Exercise details>
Transcribe every one of the lines below verbatim, omitting the pictures.

Supplied data>
------------------------------------------------------------
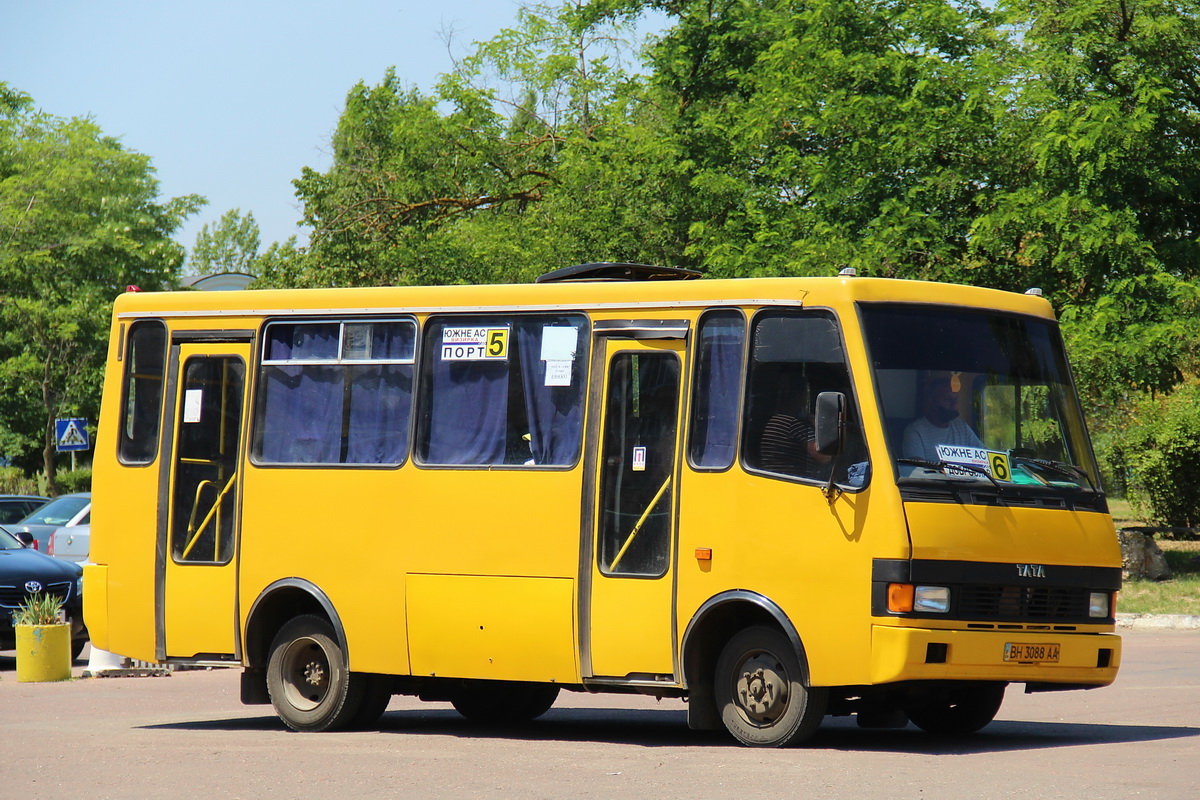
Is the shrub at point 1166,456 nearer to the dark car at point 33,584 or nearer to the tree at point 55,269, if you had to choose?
the dark car at point 33,584

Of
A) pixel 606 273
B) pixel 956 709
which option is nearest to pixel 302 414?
pixel 606 273

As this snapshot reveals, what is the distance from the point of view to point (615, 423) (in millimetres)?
10930

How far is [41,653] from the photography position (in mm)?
17391

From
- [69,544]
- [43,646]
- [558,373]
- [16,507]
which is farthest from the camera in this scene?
[16,507]

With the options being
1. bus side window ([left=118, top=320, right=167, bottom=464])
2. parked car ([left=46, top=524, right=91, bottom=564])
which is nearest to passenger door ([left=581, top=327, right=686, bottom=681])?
bus side window ([left=118, top=320, right=167, bottom=464])

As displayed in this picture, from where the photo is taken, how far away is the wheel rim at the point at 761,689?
33.6 feet

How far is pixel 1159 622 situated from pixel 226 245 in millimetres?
109743

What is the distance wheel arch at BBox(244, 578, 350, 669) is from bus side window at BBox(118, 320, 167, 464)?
1460 millimetres

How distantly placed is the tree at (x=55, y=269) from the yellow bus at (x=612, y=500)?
34642 millimetres

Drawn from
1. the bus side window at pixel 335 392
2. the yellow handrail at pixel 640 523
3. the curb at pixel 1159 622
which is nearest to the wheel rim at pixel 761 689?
the yellow handrail at pixel 640 523

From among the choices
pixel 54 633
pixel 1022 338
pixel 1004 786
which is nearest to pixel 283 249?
pixel 54 633

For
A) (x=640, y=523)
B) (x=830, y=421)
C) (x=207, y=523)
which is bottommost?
(x=207, y=523)

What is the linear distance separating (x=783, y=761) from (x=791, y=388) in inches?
88.2

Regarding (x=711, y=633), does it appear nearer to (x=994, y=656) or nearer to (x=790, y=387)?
(x=790, y=387)
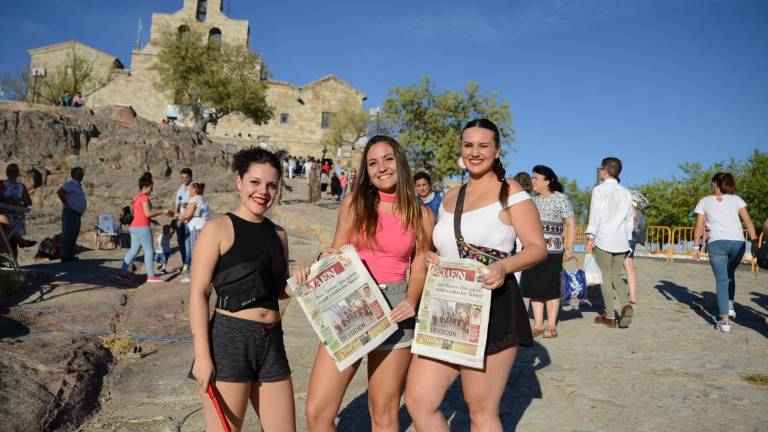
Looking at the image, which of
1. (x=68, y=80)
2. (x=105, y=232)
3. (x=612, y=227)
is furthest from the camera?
(x=68, y=80)

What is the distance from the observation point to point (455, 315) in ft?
8.39

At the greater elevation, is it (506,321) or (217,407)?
(506,321)

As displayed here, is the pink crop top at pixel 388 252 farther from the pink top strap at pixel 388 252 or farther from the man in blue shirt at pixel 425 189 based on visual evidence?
the man in blue shirt at pixel 425 189

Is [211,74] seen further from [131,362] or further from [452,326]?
[452,326]

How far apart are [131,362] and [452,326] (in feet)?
12.8

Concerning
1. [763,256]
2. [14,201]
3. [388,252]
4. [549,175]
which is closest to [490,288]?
[388,252]

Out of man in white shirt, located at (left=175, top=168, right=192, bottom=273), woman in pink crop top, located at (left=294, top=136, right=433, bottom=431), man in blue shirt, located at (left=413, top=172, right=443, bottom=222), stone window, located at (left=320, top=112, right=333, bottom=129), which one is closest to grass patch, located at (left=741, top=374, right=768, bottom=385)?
A: woman in pink crop top, located at (left=294, top=136, right=433, bottom=431)

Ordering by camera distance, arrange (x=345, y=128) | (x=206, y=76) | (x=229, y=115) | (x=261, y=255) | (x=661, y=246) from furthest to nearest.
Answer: (x=229, y=115) < (x=345, y=128) < (x=206, y=76) < (x=661, y=246) < (x=261, y=255)

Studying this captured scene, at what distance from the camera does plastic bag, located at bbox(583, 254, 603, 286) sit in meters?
6.76

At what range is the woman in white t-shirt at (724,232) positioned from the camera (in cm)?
642

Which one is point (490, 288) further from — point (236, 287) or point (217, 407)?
point (217, 407)

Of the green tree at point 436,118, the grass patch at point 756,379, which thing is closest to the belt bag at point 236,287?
the grass patch at point 756,379

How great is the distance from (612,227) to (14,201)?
8.91 m

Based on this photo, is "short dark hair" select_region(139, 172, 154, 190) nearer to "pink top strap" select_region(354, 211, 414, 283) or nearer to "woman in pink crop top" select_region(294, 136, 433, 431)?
"woman in pink crop top" select_region(294, 136, 433, 431)
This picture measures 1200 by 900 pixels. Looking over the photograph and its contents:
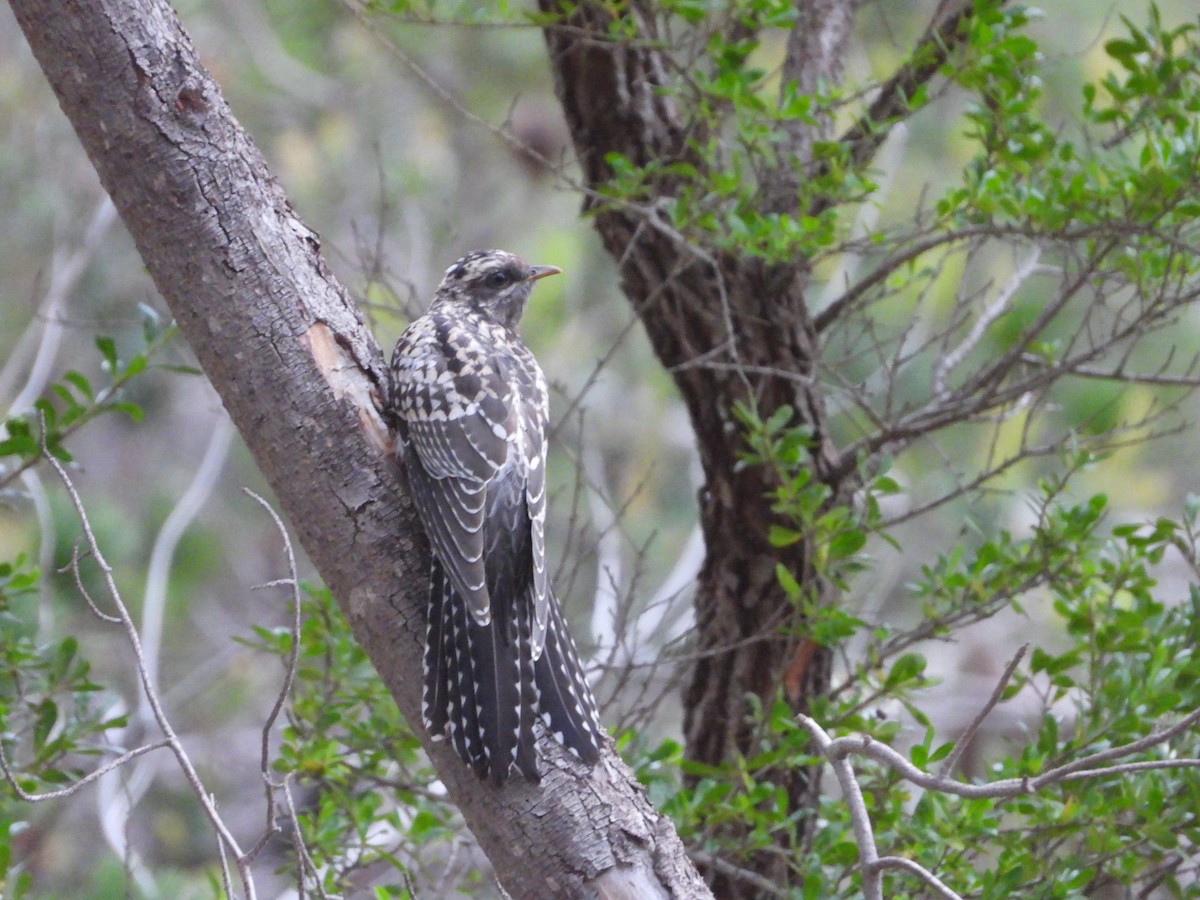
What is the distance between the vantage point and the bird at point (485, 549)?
245cm

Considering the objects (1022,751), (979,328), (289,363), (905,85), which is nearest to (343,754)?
(289,363)

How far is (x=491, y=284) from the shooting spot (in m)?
3.78

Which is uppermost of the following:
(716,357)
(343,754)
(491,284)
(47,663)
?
(491,284)

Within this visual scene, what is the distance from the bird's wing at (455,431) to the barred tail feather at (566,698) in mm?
179

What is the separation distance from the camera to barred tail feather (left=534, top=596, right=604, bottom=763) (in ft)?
8.08

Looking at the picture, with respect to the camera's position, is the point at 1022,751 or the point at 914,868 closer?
the point at 914,868

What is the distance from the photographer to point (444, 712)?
8.04 ft

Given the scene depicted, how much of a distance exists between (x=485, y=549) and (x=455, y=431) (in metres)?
0.33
------------------------------------------------------------
Answer to the task>
Is the shrub at point 1166,456 nearer to the dark car at point 33,584 or nearer to the tree at point 55,269, if you had to choose?
the dark car at point 33,584

Of
A) pixel 606 273
B) pixel 956 709
which option is nearest to pixel 302 414?
pixel 606 273

As this snapshot reveals, what is the distance from the point of view to point (615, 423) (in millimetres)?
10930

How far is [41,653] from the photography position (in mm)?
17391

From
- [69,544]
- [43,646]
- [558,373]
- [16,507]
which is farthest from the camera in this scene?
[16,507]

With the options being
1. bus side window ([left=118, top=320, right=167, bottom=464])
2. parked car ([left=46, top=524, right=91, bottom=564])
which is nearest to passenger door ([left=581, top=327, right=686, bottom=681])?
bus side window ([left=118, top=320, right=167, bottom=464])

As displayed in this picture, from where the photo is taken, how far away is the wheel rim at the point at 761,689?
33.6 feet

How far is pixel 1159 622 situated from pixel 226 245 in millimetres?
109743

What is the distance wheel arch at BBox(244, 578, 350, 669) is from bus side window at BBox(118, 320, 167, 464)?
1460 millimetres

How distantly placed is the tree at (x=55, y=269) from the yellow bus at (x=612, y=500)?
34642 millimetres

Drawn from
1. the bus side window at pixel 335 392
2. the yellow handrail at pixel 640 523
3. the curb at pixel 1159 622
which is nearest to the wheel rim at pixel 761 689?
the yellow handrail at pixel 640 523

From among the choices
pixel 54 633
pixel 1022 338
pixel 1004 786
which is nearest to pixel 283 249?
pixel 54 633

For
A) (x=640, y=523)
B) (x=830, y=421)
C) (x=207, y=523)
which is bottommost?
(x=207, y=523)

What is the linear distance separating (x=783, y=761) from (x=791, y=388) in inches?
88.2

Regarding (x=711, y=633), does it appear nearer to (x=994, y=656) or nearer to (x=790, y=387)?
(x=790, y=387)
Looking at the image, which of
1. (x=68, y=80)
2. (x=105, y=232)
3. (x=612, y=227)
is furthest from the camera?
(x=68, y=80)

What is the distance from the observation point to point (455, 315) in ft?
8.39

At the greater elevation, is it (506,321) or (217,407)?
(506,321)

As displayed here, is the pink crop top at pixel 388 252 farther from the pink top strap at pixel 388 252 or farther from the man in blue shirt at pixel 425 189 based on visual evidence?
the man in blue shirt at pixel 425 189

Is [211,74] seen further from [131,362] or further from [452,326]?
[452,326]

How far apart are [131,362] and [452,326] (in feet)?
12.8

Concerning
1. [763,256]
2. [14,201]
3. [388,252]
4. [549,175]
which is closest to [490,288]?
[388,252]

Out of man in white shirt, located at (left=175, top=168, right=192, bottom=273), woman in pink crop top, located at (left=294, top=136, right=433, bottom=431), man in blue shirt, located at (left=413, top=172, right=443, bottom=222), stone window, located at (left=320, top=112, right=333, bottom=129), which one is closest to grass patch, located at (left=741, top=374, right=768, bottom=385)?
A: woman in pink crop top, located at (left=294, top=136, right=433, bottom=431)

Ordering by camera distance, arrange (x=345, y=128) | (x=206, y=76) | (x=229, y=115) | (x=261, y=255) | (x=661, y=246) from furthest to nearest.
Answer: (x=229, y=115) < (x=345, y=128) < (x=206, y=76) < (x=661, y=246) < (x=261, y=255)

Studying this captured scene, at what distance from the camera does plastic bag, located at bbox(583, 254, 603, 286) sit in meters?
6.76

At what range is the woman in white t-shirt at (724,232) positioned from the camera (in cm)?
642

Which one is point (490, 288) further from — point (236, 287) or point (217, 407)?
point (217, 407)

Of the green tree at point 436,118, the grass patch at point 756,379, which thing is closest to the belt bag at point 236,287?
the grass patch at point 756,379

How great is the distance from (612,227) to (14,201)?
8.91 m

Based on this photo, is "short dark hair" select_region(139, 172, 154, 190) nearer to "pink top strap" select_region(354, 211, 414, 283) or nearer to "woman in pink crop top" select_region(294, 136, 433, 431)?
"woman in pink crop top" select_region(294, 136, 433, 431)
This picture measures 1200 by 900 pixels. Looking over the photograph and its contents:
What is the distance between the vantage point and the bird at point (485, 549)?
245cm

Considering the objects (1022,751), (979,328), (289,363), (905,85), which is nearest to (343,754)?
(289,363)

How far is (x=491, y=284) from the shooting spot (in m)?
3.78

Which is uppermost of the following:
(716,357)
(343,754)
(491,284)
(47,663)
?
(491,284)

Within this visual scene, what is the distance from the bird's wing at (455,431) to the barred tail feather at (566,698) in mm?
179

What is the separation distance from the camera to barred tail feather (left=534, top=596, right=604, bottom=763) (in ft)?
8.08

Looking at the picture, with respect to the camera's position, is the point at 1022,751 or the point at 914,868 closer?
the point at 914,868

What is the distance from the photographer to point (444, 712)?
8.04 ft

Given the scene depicted, how much of a distance exists between (x=485, y=549) and (x=455, y=431) (in metres)?
0.33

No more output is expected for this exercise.